On the ChatGPT Speed Run

How fast could it have been done with hindsight:

"With full hindsight, you could probably do something back in 2018 or 2019 with a few people that would get to GPT-3.5 level. NanoGPT was programmed by one person on one box in half a year. Maybe in the future we'll get the demo scene ChatGPT - one file that trains the whole thing and scrapes the web in a day."

On Early OpenAI Culture

The rag-tag beginnings:

"Early OpenAI was more rag tag, almost like an academic group. People worked in groups of one, two, three on research projects that would turn into papers. We were influenced by DeepMind who pioneered this way of working with AlphaGo."

On Failed Projects

Universe was right but too early:

"Universe was a deeply correct idea but way too early - maybe a decade too early.
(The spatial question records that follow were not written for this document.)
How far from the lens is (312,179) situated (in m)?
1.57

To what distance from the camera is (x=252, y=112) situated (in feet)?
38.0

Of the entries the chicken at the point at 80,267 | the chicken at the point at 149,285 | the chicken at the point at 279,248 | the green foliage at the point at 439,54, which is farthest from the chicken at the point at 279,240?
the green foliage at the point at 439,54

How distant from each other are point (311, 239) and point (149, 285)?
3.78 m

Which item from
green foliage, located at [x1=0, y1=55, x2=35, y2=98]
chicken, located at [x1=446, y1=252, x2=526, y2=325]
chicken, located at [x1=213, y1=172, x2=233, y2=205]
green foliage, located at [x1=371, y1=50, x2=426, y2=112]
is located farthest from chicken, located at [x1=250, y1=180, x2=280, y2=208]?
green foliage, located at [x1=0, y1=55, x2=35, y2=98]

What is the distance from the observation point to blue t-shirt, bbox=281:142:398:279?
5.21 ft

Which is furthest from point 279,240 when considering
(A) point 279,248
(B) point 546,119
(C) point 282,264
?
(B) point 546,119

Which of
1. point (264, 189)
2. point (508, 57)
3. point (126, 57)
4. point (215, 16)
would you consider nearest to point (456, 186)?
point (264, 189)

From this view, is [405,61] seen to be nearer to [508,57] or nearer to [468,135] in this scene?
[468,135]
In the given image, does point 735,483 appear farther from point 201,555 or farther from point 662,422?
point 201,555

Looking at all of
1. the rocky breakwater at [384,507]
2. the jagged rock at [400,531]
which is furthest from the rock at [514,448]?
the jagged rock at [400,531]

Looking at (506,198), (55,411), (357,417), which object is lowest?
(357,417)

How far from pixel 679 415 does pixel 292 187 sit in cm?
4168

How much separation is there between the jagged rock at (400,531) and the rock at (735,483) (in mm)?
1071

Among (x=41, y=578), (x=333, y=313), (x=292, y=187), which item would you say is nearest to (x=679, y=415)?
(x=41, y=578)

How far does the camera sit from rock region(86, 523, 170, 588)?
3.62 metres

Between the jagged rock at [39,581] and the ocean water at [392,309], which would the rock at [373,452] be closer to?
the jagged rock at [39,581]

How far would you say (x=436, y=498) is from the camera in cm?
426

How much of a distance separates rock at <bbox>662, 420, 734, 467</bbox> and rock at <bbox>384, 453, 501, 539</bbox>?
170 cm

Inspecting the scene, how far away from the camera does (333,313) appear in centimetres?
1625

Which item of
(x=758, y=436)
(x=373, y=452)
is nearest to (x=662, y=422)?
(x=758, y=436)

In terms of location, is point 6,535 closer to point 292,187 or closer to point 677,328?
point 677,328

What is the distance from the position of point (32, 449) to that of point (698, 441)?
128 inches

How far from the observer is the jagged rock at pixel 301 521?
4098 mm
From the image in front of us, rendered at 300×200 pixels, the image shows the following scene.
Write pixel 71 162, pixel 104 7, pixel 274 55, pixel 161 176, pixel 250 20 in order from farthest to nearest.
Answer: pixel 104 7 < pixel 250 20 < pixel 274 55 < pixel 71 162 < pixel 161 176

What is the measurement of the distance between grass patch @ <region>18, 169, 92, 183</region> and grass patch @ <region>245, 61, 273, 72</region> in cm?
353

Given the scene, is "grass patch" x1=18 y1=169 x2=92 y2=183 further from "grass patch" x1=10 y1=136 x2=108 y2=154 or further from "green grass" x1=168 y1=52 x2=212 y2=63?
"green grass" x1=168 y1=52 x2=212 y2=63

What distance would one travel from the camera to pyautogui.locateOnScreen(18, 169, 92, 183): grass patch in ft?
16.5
We tried to create lots of RL environments and joint train on all of them for a general RL agent. The system was unwieldy and models didn't generalize. Not all projects are successful - maybe even the norm is for a project not to be part of the main branch of the tech tree."

On Research Management

Two valid approaches:

"I've seen people take very different approaches and be successful. One model: hands-on manager writing code, reading all reports' code, giving detailed technical feedback. Another: hands-off manager being a sounding board, giving career advice, letting people do their own thing. Both work in different places."

On Multi-Agent Training

Why games matter:

"I'm pretty fond of ideas around multi-agent training and games. Games give you automatic curriculum - if you're playing against copies of yourself, opponents get better as you get better. There are theoretical CS reasons why setting up games might solve really hard problems."

On Using AI for Research

How he works now:

"If I have an idea now, I fire off a bunch of questions to GPT-5 Pro and have it do literature searches. I'll write a paragraph or two and tell the model to flesh it out. Keeping a lab notebook is probably even more useful now - paste your notebook into the LLM for feedback."

Key Quotes

  • "GPT-3.5 level in 2018-2019 with a few people and full hindsight."
  • "Universe was a decade too early."
  • "Most projects don't end up on the main branch of the tech tree."